Textausschnitt:
·····
Wie muss ein Hersteller eines bewährten Bauteils eigentlich dokumentieren/belegen, das jener Bauteil bewährt ist?

Lt. EN ISO 13849 muss sich der Bauteil bei vergangenen Anwendungen bewährt haben und/oder muss nach bestimmten Qualitätsstandards gefertigt worden sein. Muss der Hersteller das dem Kunden nicht irgendwie belegen?

Vielen Dank!

mfg


----------



## M-Ott (22 Februar 2018)

In DIN EN ISO 13849:2 Kapitel C.1 und D.1 steht etwas zum Thema bewährte Bauteile in der Pneumatik bzw. Hydraulik. Das sollte die Frage, ob das möglich ist, beantworten.
Ob ein Bauteil für den jeweiligen Zweck als bewährt gelten kann, bestimmt letzten Endes derjenige der es einbaut, denn nur derjenige kennt den exakten Einsatzzweck und die Einbaubedingungen, der Hersteller kann nur bestätigen, dass er bestimmte Normen erfüllt, was z.B. für Schütze ein Kriterium ist, ob sie als bewährt gelten können, die Normerfüllung ist aber nur ein Kriterium von vielen.


----------



## stevenn (22 Februar 2018)

Kapitel 6.2.4 der DIN EN ISO 13849-1 sagt genau was ein bewährtes Bauteil ist. b) entfällt wohl, wenn der Hersteller solche Aussagen macht. aber a) könnte noch eine Möglichkeit sein.


----------



## Safety (22 Februar 2018)

Hallo, 
  wenn der Hersteller für das Hydraulikventil die Bewährtheit nicht bestätigt ist das schon mal schwieriger, da habe ich auch schon sehr negative Erfahrungen gemacht, besonders mit Herstellern die nicht aus Europa kommen.  
  Wenn der Maschinenhersteller die Bewährtheit selbst erklären will muss das auch mit entsprechenden Daten hinterlegt werden. Z.B. 1000 Anwendungen in 10 Jahren keine gefährlichen Ausfälle der Komponenten. Oft ist das aber gar nicht möglich weil es kaum belastbare Rückmeldungen von den Verwendern gibt.
  Ich empfehle hier aber einfach einen anderen Hersteller zu verwenden.


----------



## safety_engineer (22 Februar 2018)

@safety, Vielen Dank für die gute Antwort.
·····
Angezeigte Daten:

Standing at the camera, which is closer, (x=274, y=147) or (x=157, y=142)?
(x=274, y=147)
·····
Zu lösende Aufgaben:
1) Beantworte diese Fragen zum Textausschnitt:
(a) Welche Kapitel der DIN EN ISO 13849-2 nennt M-Ott zum Thema bewährte Bauteile in der Pneumatik bzw. Hydraulik?
(b) Welches Kapitel der DIN EN ISO 13849-1 sagt laut stevenn genau, was ein bewährtes Bauteil ist?
(c) Welches Beispiel für Daten gibt Safety, wenn der Maschinenhersteller die Bewährtheit selbst erklären will?
2) Schreib den Textausschnitt von „## stevenn (22“ bis „eine Möglichkeit sein.“ genau ab.

Lösungen:
1)
(a) Kapitel C.1 und D.1
(b) Kapitel 6.2.4
(c) 1000 Anwendungen in 10 Jahren ohne gefährliche Ausfälle der Komponenten

2)
## stevenn (22 Februar 2018)

Kapitel 6.2.4 der DIN EN ISO 13849-1 sagt genau was ein bewährtes Bauteil ist. b) entfällt wohl, wenn der Hersteller solche Aussagen macht. aber a) könnte noch eine Möglichkeit sein.